= Beginning of Section =

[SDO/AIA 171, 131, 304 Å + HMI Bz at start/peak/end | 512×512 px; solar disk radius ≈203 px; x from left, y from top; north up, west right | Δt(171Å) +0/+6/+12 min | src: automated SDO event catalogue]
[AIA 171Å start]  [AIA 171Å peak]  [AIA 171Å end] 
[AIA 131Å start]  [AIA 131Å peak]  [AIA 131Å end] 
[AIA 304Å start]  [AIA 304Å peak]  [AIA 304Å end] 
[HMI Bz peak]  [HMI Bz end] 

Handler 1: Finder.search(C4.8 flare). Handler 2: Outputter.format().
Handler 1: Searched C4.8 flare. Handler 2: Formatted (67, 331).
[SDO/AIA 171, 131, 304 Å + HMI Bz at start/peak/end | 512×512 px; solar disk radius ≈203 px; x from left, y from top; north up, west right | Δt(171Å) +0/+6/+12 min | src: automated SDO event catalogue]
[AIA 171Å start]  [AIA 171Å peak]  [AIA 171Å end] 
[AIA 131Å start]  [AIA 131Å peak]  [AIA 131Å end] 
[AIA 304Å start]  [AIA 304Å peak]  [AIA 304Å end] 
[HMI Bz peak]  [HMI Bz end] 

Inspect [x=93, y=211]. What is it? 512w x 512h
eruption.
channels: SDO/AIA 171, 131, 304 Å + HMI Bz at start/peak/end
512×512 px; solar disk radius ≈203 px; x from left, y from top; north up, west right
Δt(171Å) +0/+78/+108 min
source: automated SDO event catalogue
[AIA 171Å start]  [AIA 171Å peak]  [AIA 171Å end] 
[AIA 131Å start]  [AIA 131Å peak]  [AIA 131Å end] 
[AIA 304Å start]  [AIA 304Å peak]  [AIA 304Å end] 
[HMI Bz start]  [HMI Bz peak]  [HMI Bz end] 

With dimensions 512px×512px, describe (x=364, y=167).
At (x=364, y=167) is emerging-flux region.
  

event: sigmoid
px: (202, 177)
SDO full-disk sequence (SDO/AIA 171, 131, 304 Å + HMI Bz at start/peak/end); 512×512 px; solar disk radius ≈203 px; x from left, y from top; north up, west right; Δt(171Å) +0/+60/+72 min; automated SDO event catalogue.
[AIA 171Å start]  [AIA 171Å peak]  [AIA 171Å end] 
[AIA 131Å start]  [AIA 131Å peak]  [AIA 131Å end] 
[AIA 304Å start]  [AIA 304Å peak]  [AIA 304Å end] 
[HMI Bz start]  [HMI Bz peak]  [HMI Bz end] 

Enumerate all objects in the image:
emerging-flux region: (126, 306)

= End of Section =

» What you are asked to do
Each line above is to be reproduced exactly. Leave none out.

» Task result
[SDO/AIA 171, 131, 304 Å + HMI Bz at start/peak/end | 512×512 px; solar disk radius ≈203 px; x from left, y from top; north up, west right | Δt(171Å) +0/+6/+12 min | src: automated SDO event catalogue]
[AIA 171Å start]  [AIA 171Å peak]  [AIA 171Å end] 
[AIA 131Å start]  [AIA 131Å peak]  [AIA 131Å end] 
[AIA 304Å start]  [AIA 304Å peak]  [AIA 304Å end] 
[HMI Bz peak]  [HMI Bz end] 

Handler 1: Finder.search(C4.8 flare). Handler 2: Outputter.format().
Handler 1: Searched C4.8 flare. Handler 2: Formatted (67, 331).
[SDO/AIA 171, 131, 304 Å + HMI Bz at start/peak/end | 512×512 px; solar disk radius ≈203 px; x from left, y from top; north up, west right | Δt(171Å) +0/+6/+12 min | src: automated SDO event catalogue]
[AIA 171Å start]  [AIA 171Å peak]  [AIA 171Å end] 
[AIA 131Å start]  [AIA 131Å peak]  [AIA 131Å end] 
[AIA 304Å start]  [AIA 304Å peak]  [AIA 304Å end] 
[HMI Bz peak]  [HMI Bz end] 

Inspect [x=93, y=211]. What is it? 512w x 512h
eruption.
channels: SDO/AIA 171, 131, 304 Å + HMI Bz at start/peak/end
512×512 px; solar disk radius ≈203 px; x from left, y from top; north up, west right
Δt(171Å) +0/+78/+108 min
source: automated SDO event catalogue
[AIA 171Å start]  [AIA 171Å peak]  [AIA 171Å end] 
[AIA 131Å start]  [AIA 131Å peak]  [AIA 131Å end] 
[AIA 304Å start]  [AIA 304Å peak]  [AIA 304Å end] 
[HMI Bz start]  [HMI Bz peak]  [HMI Bz end] 

With dimensions 512px×512px, describe (x=364, y=167).
At (x=364, y=167) is emerging-flux region.
  

event: sigmoid
px: (202, 177)
SDO full-disk sequence (SDO/AIA 171, 131, 304 Å + HMI Bz at start/peak/end); 512×512 px; solar disk radius ≈203 px; x from left, y from top; north up, west right; Δt(171Å) +0/+60/+72 min; automated SDO event catalogue.
[AIA 171Å start]  [AIA 171Å peak]  [AIA 171Å end] 
[AIA 131Å start]  [AIA 131Å peak]  [AIA 131Å end] 
[AIA 304Å start]  [AIA 304Å peak]  [AIA 304Å end] 
[HMI Bz start]  [HMI Bz peak]  [HMI Bz end] 

Enumerate all objects in the image:
emerging-flux region: (126, 306)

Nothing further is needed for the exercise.